The World Service Trust is to receive a £90m boost from the government, targeted at specific countries for cross platform projects “to help people cope during disasters and drive social change”.
The funding, which comes from the Department For International Development, is to be spread over a five year period and will go to 14 countries where conflict, poverty, poor education and restrictions to personal freedom prevent people from accessing information. It will also target countries at risk from natural disasters such as earthquakes, famine and drought.
The World Service Trust – the broadcaster’s charitable arm – will identify the countries, which are likely to include Pakistan, Burma and Occupied Palestinian Territories. It could include programmes such as local adaptations of Question Time, mobile phone health services and local radio networks.
International development minister Andrew Mitchell said: “The media could be one of our most powerful tools in reaching out to communities in the world’s toughest places. Whether it is radio, internet or direct to someone’s mobile phone, we want to give people knowledge and a voice.

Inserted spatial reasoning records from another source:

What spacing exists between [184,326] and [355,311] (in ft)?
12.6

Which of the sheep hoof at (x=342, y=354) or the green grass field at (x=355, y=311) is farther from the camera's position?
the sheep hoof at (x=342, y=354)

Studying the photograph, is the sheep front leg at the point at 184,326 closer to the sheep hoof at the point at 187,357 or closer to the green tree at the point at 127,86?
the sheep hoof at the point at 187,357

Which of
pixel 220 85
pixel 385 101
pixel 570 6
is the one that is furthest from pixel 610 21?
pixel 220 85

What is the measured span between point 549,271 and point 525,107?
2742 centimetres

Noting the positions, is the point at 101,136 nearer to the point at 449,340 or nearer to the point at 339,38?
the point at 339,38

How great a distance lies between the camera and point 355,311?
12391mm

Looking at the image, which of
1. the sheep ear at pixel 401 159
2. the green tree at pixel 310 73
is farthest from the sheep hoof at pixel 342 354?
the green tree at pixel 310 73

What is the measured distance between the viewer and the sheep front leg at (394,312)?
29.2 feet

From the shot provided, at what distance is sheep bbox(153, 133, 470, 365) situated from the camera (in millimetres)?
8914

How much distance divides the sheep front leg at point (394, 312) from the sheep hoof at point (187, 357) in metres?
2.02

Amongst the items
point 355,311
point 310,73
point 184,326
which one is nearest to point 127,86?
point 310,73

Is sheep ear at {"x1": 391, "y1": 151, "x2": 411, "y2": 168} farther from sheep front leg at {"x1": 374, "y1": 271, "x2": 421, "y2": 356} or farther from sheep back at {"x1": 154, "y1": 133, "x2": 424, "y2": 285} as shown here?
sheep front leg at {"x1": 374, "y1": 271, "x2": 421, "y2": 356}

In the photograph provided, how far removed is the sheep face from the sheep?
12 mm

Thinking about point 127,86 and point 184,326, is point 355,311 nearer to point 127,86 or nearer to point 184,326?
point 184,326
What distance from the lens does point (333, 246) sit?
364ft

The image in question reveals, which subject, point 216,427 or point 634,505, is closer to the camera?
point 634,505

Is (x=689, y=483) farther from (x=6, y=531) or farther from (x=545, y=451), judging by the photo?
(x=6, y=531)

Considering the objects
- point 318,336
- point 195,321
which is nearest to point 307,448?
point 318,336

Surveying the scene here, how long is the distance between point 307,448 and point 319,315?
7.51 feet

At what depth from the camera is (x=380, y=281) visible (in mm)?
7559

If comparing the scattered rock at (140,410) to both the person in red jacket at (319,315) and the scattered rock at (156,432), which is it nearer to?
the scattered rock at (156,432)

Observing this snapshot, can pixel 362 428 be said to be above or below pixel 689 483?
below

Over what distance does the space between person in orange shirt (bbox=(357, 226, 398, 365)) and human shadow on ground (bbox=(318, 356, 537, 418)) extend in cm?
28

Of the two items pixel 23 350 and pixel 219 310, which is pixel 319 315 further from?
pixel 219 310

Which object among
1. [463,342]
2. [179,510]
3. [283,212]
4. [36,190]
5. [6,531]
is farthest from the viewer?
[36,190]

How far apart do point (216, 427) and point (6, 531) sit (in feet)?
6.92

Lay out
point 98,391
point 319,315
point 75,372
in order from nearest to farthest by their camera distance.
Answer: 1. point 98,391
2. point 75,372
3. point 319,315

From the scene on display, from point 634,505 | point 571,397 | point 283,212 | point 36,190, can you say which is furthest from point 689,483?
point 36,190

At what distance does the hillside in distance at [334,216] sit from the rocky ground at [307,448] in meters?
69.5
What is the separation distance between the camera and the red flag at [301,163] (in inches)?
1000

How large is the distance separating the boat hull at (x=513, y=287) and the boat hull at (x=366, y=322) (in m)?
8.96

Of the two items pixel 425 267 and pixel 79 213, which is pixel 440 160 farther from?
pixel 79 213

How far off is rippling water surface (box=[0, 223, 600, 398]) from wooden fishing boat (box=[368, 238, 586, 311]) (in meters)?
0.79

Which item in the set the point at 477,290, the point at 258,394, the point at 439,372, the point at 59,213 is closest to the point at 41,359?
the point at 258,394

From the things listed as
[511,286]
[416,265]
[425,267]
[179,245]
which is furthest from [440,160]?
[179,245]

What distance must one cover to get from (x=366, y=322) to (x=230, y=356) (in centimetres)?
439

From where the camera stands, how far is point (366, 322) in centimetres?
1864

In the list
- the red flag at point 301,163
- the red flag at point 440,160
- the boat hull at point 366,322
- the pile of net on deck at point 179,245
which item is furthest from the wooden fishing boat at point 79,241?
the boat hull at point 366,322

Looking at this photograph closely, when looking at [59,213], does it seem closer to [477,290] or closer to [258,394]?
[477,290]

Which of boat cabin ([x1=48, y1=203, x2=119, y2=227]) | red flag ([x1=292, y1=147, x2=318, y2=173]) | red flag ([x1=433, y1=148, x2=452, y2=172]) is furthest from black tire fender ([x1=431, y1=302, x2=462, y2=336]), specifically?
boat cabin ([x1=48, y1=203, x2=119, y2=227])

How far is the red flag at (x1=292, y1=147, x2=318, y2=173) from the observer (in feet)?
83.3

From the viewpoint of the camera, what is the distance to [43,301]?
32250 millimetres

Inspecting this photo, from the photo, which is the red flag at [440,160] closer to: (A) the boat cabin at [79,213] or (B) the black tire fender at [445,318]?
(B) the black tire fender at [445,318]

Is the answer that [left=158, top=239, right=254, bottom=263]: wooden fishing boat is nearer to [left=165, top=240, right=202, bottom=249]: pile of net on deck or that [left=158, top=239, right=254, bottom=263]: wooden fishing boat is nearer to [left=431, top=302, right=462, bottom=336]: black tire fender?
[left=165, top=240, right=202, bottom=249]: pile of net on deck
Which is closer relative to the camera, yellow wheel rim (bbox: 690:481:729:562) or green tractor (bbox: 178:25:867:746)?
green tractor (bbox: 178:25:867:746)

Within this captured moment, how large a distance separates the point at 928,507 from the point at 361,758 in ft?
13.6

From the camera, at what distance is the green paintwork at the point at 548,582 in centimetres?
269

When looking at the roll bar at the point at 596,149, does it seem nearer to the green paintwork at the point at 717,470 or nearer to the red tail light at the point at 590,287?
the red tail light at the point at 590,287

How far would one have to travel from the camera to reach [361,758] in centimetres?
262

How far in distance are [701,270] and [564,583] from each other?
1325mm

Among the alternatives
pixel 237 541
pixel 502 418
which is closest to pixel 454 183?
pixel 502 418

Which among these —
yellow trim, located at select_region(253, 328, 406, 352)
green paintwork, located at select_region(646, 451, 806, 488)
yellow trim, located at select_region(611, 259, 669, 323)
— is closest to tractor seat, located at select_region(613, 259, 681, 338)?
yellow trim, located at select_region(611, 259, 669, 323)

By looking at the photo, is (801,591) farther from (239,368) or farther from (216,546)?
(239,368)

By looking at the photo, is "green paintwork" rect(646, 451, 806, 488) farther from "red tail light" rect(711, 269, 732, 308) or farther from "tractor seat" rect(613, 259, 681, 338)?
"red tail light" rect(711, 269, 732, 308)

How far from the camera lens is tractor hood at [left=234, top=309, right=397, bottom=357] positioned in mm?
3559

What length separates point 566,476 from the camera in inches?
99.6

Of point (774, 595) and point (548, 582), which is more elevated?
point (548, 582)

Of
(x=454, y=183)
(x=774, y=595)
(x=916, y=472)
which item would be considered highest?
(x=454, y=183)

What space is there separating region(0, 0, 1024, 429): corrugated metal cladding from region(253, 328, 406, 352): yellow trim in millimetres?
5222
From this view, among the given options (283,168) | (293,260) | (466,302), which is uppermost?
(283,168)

“The Arab Spring showed how access to free and trustworthy information can have profound social consequences. We want to build on that.
“The BBC World Service Trust has already shown that media can drive poverty reduction and with this support, we will help improve millions of lives across the world.”
Broadcast reported back in March that the BBC’s World Service could receive DfID funding that would go some way to offsetting the £67m annual cuts made by the government. As expected the areas in which the money is spent will be rigidly controlled .
As a result, the BBC has given it a circumspect welcome. Although World Service Trust director Caroline Nursey said the grant “recognises the vital role we play”, a spokesman for the broadcaster itself talked the benefits down.
“There will be a modest indirect benefit to the World Service as some programmes funded through this grant will be heard on language services of the World Service, complementing its core programming,” he said.
The World Service Trust works with hundreds of different partners and broadcasters internationally, of which the World Service is one.